The truck lurched forward and onto the glazed driveway. The tail end shimmied left, then right, and then straightened out. Her mother pressed lightly on the gas, then the brake, and slowly inched forward.
“Where are we going?” the girl asked as they moved slowly up the long driveway.
“Shhh, I need to focus,” her mother said. The rain was coming down in icy slashes and a murky fog covered the windshield. She found the headlights and the windshield wipers and that helped a bit. At the top of the drive, she had to make a decision. Turn right or turn left. She had no idea where she was or where to go. She took a deep breath and turned the truck to the right.
The truck kept jerking and sliding and stopping so that the girl’s stomach began to churn. She held tightly to her blanket and hoped she wouldn’t throw up.
Finally, her mother seemed to get the hang of it, and they drove slowly down the road. “Whatever happens,” her mother began, “I want you to keep going. If he shows up, keep running. If we get separated, keep running. Do you understand?” Her mother took another right. The wheels seemed to catch the road easier here, and her mother pressed down on the accelerator. The truck sped up. She glanced over at the girl. “Find somewhere safe. Don’t tell anyone anything. Not your name, my name, not anything until you know you are in a safe place.”
“How will I know if it’s safe?” the girl asked.
“You’ll know,” her mother said. “You’ll know.”
The girl wasn’t so sure. She looked at the road in front of them. They could go anywhere, be anyone they wanted to. Through the headlights, the girl saw a tree. A tree growing right up through the middle of the road. “Mama,” she cried out.
Her mother tried to swing the steering wheel to the right, but the truck still glanced the side of the tree. The girl heard the crunch of metal and the crack of wood, and then the road wasn’t there anymore. Her stomach swayed and the truck bounced and bucked, and suddenly the girl was upside down. She bit her tongue, and blood pooled into her mouth. Her head struck something hard and the truck spun and slid until it came to an abrupt stop.
The girl was upside down in her seat. Her mother was gone. She touched her fingers to her head and they came away red with blood. “Mama?” she called out. There was no response. The windshield was shattered, and through the prism, all the girl could see was white. The air grew colder. With aching fingers, she was able to release her seat belt and she tumbled down with a painful thump. She was sitting where the ceiling should have been. She cried out again for her mother, but all she could hear was the wind crying back at her.
She didn’t know what to do. The pain in her head was nauseating and her fingers and toes burned with cold. Her mother told her to keep going, so that was what she would do. No matter what. One of the truck doors was wedged open and she dizzily crawled through it. All around her were broken pieces of the truck, but her mother was nowhere to be seen. “Mama, where are you?” she called out, but her words were swallowed up by the snow that was falling furiously now.
Tears gathered in her eyes and spilled out onto her cold cheeks.

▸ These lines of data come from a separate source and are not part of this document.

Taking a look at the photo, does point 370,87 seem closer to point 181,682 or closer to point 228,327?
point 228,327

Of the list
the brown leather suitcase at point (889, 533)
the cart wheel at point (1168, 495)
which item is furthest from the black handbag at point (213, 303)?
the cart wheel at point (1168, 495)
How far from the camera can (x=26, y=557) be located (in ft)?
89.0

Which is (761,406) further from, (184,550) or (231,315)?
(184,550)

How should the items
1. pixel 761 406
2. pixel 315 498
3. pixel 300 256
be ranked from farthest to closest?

Keep going, she told herself. She stepped forward and immediately slipped to the ground. She crawled on hands and knees until she was atop a little hill. Squinting through the storm, she saw it. Pale and weak, but it was there. She got to her feet, and moving slowly, steadily, the girl headed toward the star.
39
August 2000
The front door slowly opened and Agent Santos assessed the woman standing in front of her. She was as thin as a skeleton; her face was pale and pinched. She looked two steps from death.
“He said you’d be coming,” June said in a raspy voice.
“Where’s Jackson?” Santos asked, her eyes darting around the room.
June sat down wearily in a chair. “He’s my son. I love him,” she said simply.
Santos knew they weren’t getting any help from Jackson Henley’s mother. “You stay with her,” Santos ordered a deputy.
Santos and her team began with a cursory search of the house. Everything was as neat as a pin. Even the basement with its concrete walls and floor was swept clean. There was no sign of Jackson Henley or Becky Allen. Santos returned to the living room where June Henley sat, watching them warily.
The house, so far, was ordinary—it looked like the home of an elderly woman who had married and raised a son there. There were pictures of Jackson at various ages, of June and her husband on their wedding day. But something was missing.